8. The high-precision substrate bonding device for a very low temperature liquid environment according to claim 7, characterized in that: The outer cavity (432) and inner cavity (433) are trapezoidal bodies. An overflow pipe (437) is installed on the upper part of the inner cavity (433). The overflow pipe (437) is used to discharge the circulating liquid in the inner cavity (433) that exceeds the liquid level. A liquid level sensor (438) is installed at intervals in the outer cavity (432) below the overflow pipe (437). The probe of the liquid level sensor (438) extends into the inner cavity (433).
9. The high-precision substrate bonding device for a very low-temperature liquid environment according to claim 1, characterized in that: The lower bonding platform (5) is a rectangular body used to place the lower substrate. The side of the lower bonding platform (5) is equipped with a pair of lower connectors (51). The lower connectors (51) are used to connect to the liquid supply equipment to inject or discharge circulating liquid into the lower bonding platform (5) to further maintain the lower substrate at the same temperature as the circulating liquid.
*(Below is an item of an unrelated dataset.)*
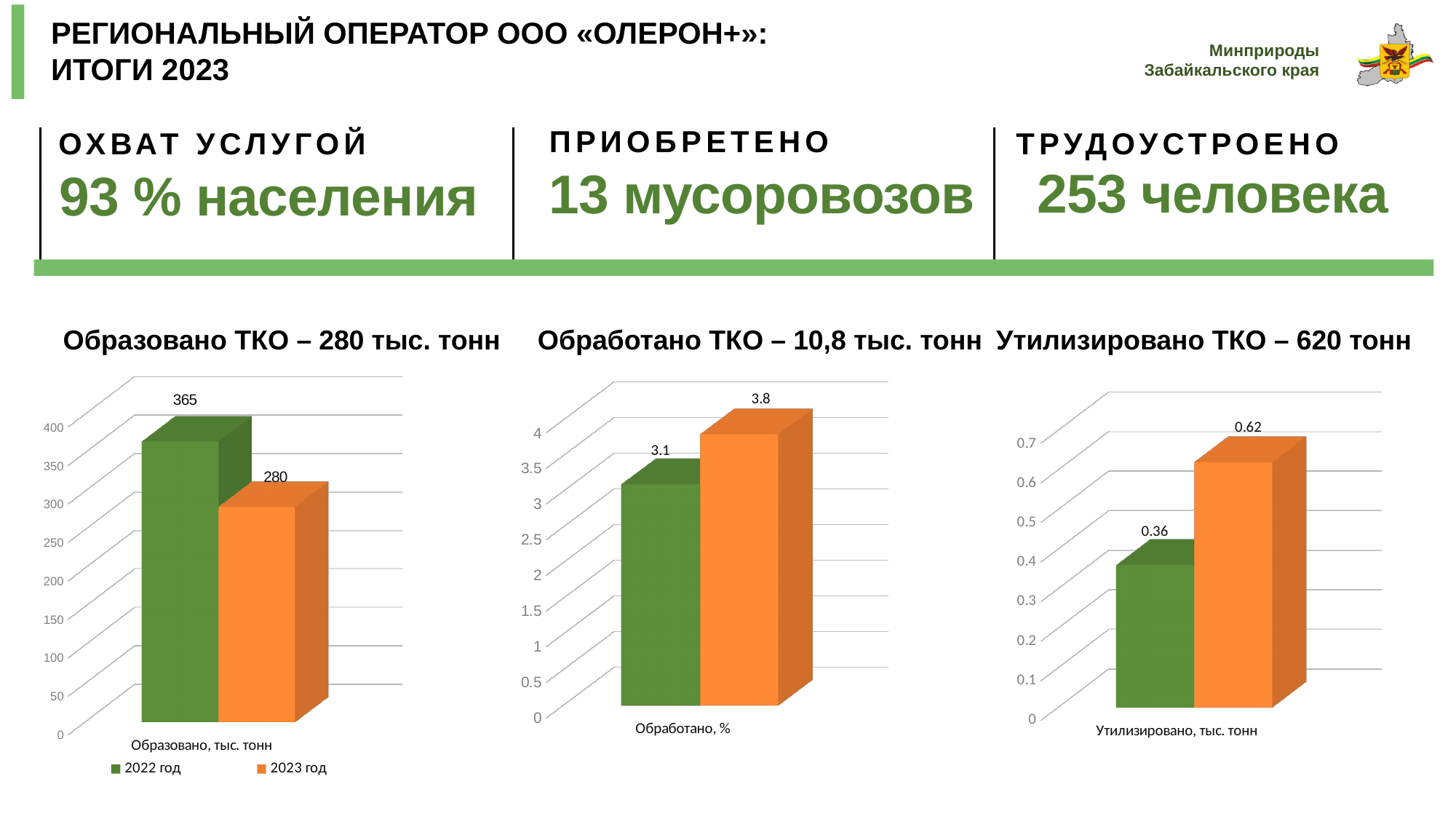
In the right chart (Утилизировано ТКО), which bar is higher, the green (2022) or the orange (2023)? orange (2023 год) In the right chart (Утилизировано ТКО), what is the value of the orange bar (2023 год)? 0.62 In the middle chart (Обработано ТКО), what is the value of the orange bar (2023 год)? 3.8 In the left chart (Образовано ТКО), what is the value for 2022 год? 365 In the left chart (Образовано ТКО), what is the value for 2023 год? 280 In the middle chart (Обработано ТКО), what is the value of the green bar (2022 год)? 3.1 In the right chart (Утилизировано ТКО), what is the value of the green bar (2022 год)? 0.36 In the middle chart (Обработано ТКО), what is the difference between the 2023 and 2022 values? 0.7 How many series does the legend of the left chart (Образовано ТКО) list? 2 In the left chart (Образовано ТКО), which year has the higher value? 2022 год In the left chart (Образовано ТКО), what is the difference between the 2022 год and 2023 год values? 85 What type of chart is used in the left chart (Образовано ТКО)? bar chart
The other side of the lower bonding platform (5) is also equipped with multiple negative pressure connectors (53). The negative pressure connectors (53) are used to connect to the vacuum pump to generate negative pressure. The lower bonding platform (5) is provided with negative pressure holes (54). The negative pressure holes (54) are connected to the negative pressure connectors (53) to use negative pressure to adsorb the lower substrate. The interior of the lower bonding platform (5) is provided with liquid flow channels and air channels in layers. The air channels are connected to the negative pressure connectors (53) and the negative pressure holes (54) respectively. The liquid flow channels are connected to the lower connectors (51). The lower bonding platform (5) is also provided with multiple sets of observation holes (52) at intervals. The observation holes (52) are used for visual positioning.
10. The high-precision substrate bonding device for a very low temperature liquid environment according to claim 1, characterized in that: The visual positioning module (6) includes a positioning base (61), a lifting platform (62), a drive motor (63), a pad (64), a fine-tuning bracket (65), and a camera (66). The lifting platform (62) is fixedly installed on the positioning base (61), and the pad (64) is installed on the lifting platform (62). The drive motor (63) is installed on one side of the lifting platform (62), and the fine-tuning bracket (65) is installed on the pad (64) on the other side of the lifting platform (62). The camera (66) is installed on the fine-tuning bracket (65) and the pad (64), respectively.